Problem set –
A - Decide whether each statement below agrees with the interview on Maar that follows. Answer yes or no for each, and quote the words of the interview that decide it. (i) Maar studied painting at the Union centrale des arts décoratifs before taking classes at the Académie Julian. (ii) Critics received Maar's paintings poorly when they were exhibited in the 1950s. (iii) Maar's political leanings first introduced her to André Breton.
B - Name every school or studio where, according to the interview on Maar below, she studied.
C - Extend the interview on Maar below, starting after its final sentence.
>> Begin Extract to read
Do you see her paintings as every bit as important as her photographic work?
Maar studied painting right at the beginning of her artistic education at the Union centrale des arts décoratifs, before taking classes at the Académie Julian and the studio of André Lhote until the late 1920s. Painting really was her first love and from around 1939 this is where she is channelling most of her energy.
Maar creates still-life works which meditate on life during the Occupation before moving into the light gestural brushstrokes which would typify her landscape paintings. Her paintings were exhibited throughout the 1950s to critical acclaim, with reviewers commenting on the strength and sensitivity of her observation. It was important to show how prolific she was in the post-war decades and how this interest in gestural mark-making would eventually inform her late darkroom practise of the 1980s.
Is it unusual for a surrealist artist to also be so overtly political?
Artists and writers associated with surrealism were very active in left-wing politics, writing tracts and manifestos, attending marches and conferences. They wanted their work to have a genuine impact, to be an act of liberation from what they saw as an oppressive system. It was Maar’s political leanings that first introduced her to poet and founder of the surrealist movement in Paris, André Breton – in fact she signed the political tract he wrote with the filmmaker Louis Chavance – Contre Attaque or Call to the Struggle.
Do you think Maar has been an influence on subsequent female artists, or had a wider legacy?
It’s interesting to think about the significance of Maar’s work today. In the context of contemporary UK civic life, we can see her street photography in new light. Maar was working at a time where photographers and filmmakers were really exploring what it meant for the camera to bear witness, something that is still incredibly relevant today. So too, in my mind, are the questions around what it meant to be a woman photographer working in the commercial industry. Maar was part of a growing number of women in France who were taking advantage of the interwar boom in advertising photography and the illustrated press. However, this was also coupled with an industry keen to capitalise on women’s bodies through all manner of products.
>> End Extract to read
>> Begin Data
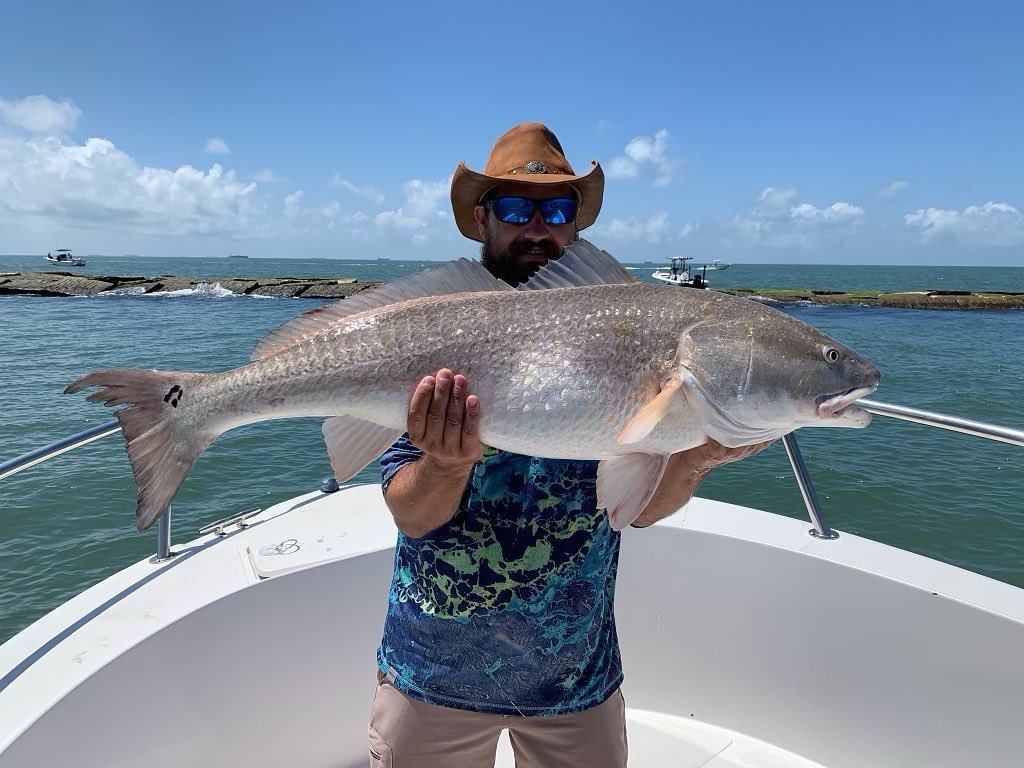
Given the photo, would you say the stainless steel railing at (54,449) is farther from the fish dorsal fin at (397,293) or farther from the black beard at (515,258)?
>> End Data
Expected results –
A -
(i) Yes: "Maar studied painting right at the beginning of her artistic education at the Union centrale des arts décoratifs, before taking classes at the Académie Julian"
(ii) No: "Her paintings were exhibited throughout the 1950s to critical acclaim"
(iii) Yes: "It was Maar’s political leanings that first introduced her to poet and founder of the surrealist movement in Paris, André Breton"

B -
- Union centrale des arts décoratifs
- Académie Julian
- the studio of André Lhote

C -
Where can we see her influence in today’s creative world?
In terms of her significance when considering contemporary artists today, I am struck by the work of Kelly Akashi (b.1983), whose sculptural works reflect on surrealist themes such as dream and the uncanny and, with her interest in hands, the gestural. One of her pieces Peeking (2019) also reminds me of Maar’s Untitled (Hand-Shell) (1934). Akashi was featured in the 2017 exhibition ‘Dreamers Awake’, curated by Susanna Grave, showing the lasting impact surrealism continues to have.
Would you describe this as an important exhibition?
Absolutely. I would love audiences to come away from the show understanding the breadth of Maar’s practice. It really was an extraordinary career, which spanned much of the 20th Century and was characterised by experimentation and reinvention. It provides a close examination of the life and work of a remarkably modern artist, whose work continues to be relevant today.
Are you working on your next exhibition?
I’m currently working on an exhibition due to open next year, but it hasn’t been announced yet. Keep your eyes peeled!
Quentin Jones on Dora Maar
On the subject of continuing influence, we also talked to Quentin Jones, who, like Maar, is known for her work in both photomontage and paint.
Where do you find your artistic inspiration?
Inspiration is everywhere – from films to exhibitions, to torn posters on the subway. But when I am actively seeking it, I like nothing better than to spend an hour in a good bookstore.
Are you drawn to surrealism?
As a child I was really drawn to all the big shooters of the surreal scene – mostly painters. And now I rather like the surreal in photography, photomontage and filmmaking.
Were you aware of Dora Maar and, if so, how did you first come across her work?
Yes – in fact, there is an image of hers that I often reference for beauty projects – the one with the two sets of hands holding the head. I can’t remember when I first discovered her. Maybe when I was at Saint Martins, or maybe my dad showed me something as a child.
What are your thoughts on her work?
I love it – so simple and elegant. It’s feminine but strong and graphic.
Do you see parallels in your lives – the focus on both painting and photography, combining commercial work with purely artistic work?
Yes, possibly – in that she approached her commercial work as she would her personal art projects. In that way, all of our work is our art whether it’s for a beauty ad or a collaged photo in our sketchbooks. I think having a personal practise and love for an approach with your personal work allows you to enjoy branded commissions more.
Will you be seeing the exhibition?
I hope so, if I am back in London while it is on!
Are your own photomontages inspired by the work of surrealist photographers?
Not really, actually. It’s more of an instinctive response to the imagery I am cutting into and the other images I play with to create a connection or juxtaposition with it. It is entirely accidental until you recognise something special has occurred.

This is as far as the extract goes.